Work required: Please pull out every line of the material below that contains the string "front". Case counts, so match it only with that exact capitalization.

Input:
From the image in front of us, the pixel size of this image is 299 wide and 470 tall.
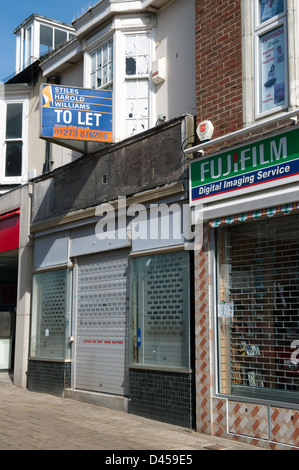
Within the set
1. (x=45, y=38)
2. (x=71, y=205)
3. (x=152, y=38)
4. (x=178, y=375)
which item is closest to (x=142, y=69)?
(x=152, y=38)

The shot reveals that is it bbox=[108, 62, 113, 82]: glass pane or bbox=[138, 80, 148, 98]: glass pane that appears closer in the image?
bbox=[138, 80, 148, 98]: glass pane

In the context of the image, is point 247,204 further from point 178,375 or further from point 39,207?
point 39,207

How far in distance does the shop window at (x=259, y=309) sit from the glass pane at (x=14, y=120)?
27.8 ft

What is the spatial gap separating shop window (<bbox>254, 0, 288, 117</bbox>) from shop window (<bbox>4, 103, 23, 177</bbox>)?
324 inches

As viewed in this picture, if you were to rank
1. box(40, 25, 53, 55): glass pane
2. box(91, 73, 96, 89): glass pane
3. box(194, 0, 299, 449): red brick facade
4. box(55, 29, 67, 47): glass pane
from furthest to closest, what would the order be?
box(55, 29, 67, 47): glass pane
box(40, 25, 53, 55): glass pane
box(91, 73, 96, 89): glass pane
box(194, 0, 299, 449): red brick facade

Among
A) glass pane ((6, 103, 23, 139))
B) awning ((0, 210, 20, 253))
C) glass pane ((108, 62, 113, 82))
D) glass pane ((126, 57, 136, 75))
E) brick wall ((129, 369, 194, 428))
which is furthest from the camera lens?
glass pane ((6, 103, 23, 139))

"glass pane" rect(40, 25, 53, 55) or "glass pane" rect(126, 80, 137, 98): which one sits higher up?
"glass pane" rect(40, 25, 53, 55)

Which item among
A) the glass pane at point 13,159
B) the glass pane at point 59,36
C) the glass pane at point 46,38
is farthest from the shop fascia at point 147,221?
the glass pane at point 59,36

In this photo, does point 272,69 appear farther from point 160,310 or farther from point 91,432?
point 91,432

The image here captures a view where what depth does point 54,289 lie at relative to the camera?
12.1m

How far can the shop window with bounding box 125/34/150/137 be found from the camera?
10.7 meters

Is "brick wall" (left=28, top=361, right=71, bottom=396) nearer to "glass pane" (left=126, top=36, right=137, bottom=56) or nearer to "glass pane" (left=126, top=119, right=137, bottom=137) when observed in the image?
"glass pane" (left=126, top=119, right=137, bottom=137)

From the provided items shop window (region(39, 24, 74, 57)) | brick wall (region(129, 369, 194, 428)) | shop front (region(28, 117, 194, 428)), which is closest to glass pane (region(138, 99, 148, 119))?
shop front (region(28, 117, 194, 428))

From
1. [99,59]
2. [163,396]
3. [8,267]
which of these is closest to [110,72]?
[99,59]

...

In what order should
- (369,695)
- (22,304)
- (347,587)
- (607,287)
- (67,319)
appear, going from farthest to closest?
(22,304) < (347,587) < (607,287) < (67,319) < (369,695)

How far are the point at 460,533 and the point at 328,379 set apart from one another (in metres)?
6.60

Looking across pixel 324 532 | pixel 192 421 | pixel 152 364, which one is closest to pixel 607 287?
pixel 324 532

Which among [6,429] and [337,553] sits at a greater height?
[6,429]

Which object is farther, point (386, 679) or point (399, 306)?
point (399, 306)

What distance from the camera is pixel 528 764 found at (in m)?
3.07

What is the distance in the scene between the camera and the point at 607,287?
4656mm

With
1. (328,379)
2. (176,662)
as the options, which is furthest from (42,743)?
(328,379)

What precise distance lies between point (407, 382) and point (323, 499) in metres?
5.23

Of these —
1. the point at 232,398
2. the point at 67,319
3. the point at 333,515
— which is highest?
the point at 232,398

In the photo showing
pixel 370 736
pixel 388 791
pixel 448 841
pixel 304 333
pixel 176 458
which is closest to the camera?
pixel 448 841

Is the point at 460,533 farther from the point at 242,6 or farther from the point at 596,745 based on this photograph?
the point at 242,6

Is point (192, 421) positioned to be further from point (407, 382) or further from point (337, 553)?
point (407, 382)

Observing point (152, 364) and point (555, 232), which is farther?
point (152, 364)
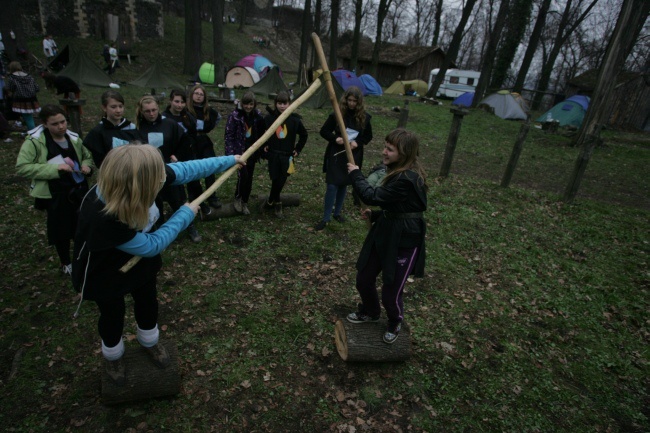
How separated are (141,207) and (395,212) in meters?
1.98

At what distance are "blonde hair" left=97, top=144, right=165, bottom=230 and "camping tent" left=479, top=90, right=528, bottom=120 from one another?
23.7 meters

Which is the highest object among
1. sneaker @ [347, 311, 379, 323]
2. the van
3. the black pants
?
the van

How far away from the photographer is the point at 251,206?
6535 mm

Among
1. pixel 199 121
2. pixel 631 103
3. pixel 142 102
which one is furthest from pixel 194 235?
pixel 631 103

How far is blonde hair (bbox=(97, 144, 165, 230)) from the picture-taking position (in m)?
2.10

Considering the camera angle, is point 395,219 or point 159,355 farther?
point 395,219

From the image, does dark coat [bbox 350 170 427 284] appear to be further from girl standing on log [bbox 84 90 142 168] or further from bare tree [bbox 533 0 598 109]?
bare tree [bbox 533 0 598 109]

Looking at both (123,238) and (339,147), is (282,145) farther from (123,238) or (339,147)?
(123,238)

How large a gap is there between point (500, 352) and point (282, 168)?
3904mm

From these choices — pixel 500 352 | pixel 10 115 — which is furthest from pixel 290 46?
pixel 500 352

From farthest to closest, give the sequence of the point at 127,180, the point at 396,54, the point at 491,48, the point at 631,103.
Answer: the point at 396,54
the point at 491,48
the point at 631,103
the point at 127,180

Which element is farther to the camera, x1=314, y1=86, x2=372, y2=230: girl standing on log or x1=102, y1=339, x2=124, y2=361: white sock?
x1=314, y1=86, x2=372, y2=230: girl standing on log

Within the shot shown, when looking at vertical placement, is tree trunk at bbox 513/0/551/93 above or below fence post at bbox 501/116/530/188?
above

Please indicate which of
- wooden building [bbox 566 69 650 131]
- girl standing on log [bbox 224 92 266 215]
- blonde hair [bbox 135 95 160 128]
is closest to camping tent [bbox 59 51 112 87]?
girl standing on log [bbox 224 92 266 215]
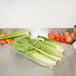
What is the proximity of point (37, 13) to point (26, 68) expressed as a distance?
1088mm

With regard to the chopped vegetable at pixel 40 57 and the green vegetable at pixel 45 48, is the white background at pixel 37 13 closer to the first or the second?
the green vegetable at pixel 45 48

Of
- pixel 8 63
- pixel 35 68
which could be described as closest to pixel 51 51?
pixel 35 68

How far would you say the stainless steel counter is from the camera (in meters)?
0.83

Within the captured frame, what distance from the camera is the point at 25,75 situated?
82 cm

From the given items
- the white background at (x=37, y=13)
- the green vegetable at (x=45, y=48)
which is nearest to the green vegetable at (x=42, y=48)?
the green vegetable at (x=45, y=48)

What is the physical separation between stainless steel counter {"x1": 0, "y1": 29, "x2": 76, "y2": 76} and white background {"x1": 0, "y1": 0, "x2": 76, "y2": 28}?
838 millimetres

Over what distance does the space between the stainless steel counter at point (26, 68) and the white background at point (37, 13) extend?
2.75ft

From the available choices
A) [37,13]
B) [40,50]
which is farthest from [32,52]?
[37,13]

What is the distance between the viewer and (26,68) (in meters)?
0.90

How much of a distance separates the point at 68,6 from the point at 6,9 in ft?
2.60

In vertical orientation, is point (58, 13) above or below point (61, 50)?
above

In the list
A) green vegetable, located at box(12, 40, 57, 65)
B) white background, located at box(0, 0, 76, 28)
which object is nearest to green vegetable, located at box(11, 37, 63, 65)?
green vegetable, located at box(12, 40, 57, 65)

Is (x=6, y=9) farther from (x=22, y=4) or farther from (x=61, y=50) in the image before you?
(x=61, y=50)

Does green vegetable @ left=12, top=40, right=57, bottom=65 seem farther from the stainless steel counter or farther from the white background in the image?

Task result:
From the image in front of us, the pixel size of this image is 299 wide and 470 tall.
From the provided items shop window (region(39, 24, 74, 57)) | brick wall (region(129, 369, 194, 428)) | shop front (region(28, 117, 194, 428)), which is closest to glass pane (region(138, 99, 148, 119))?
shop front (region(28, 117, 194, 428))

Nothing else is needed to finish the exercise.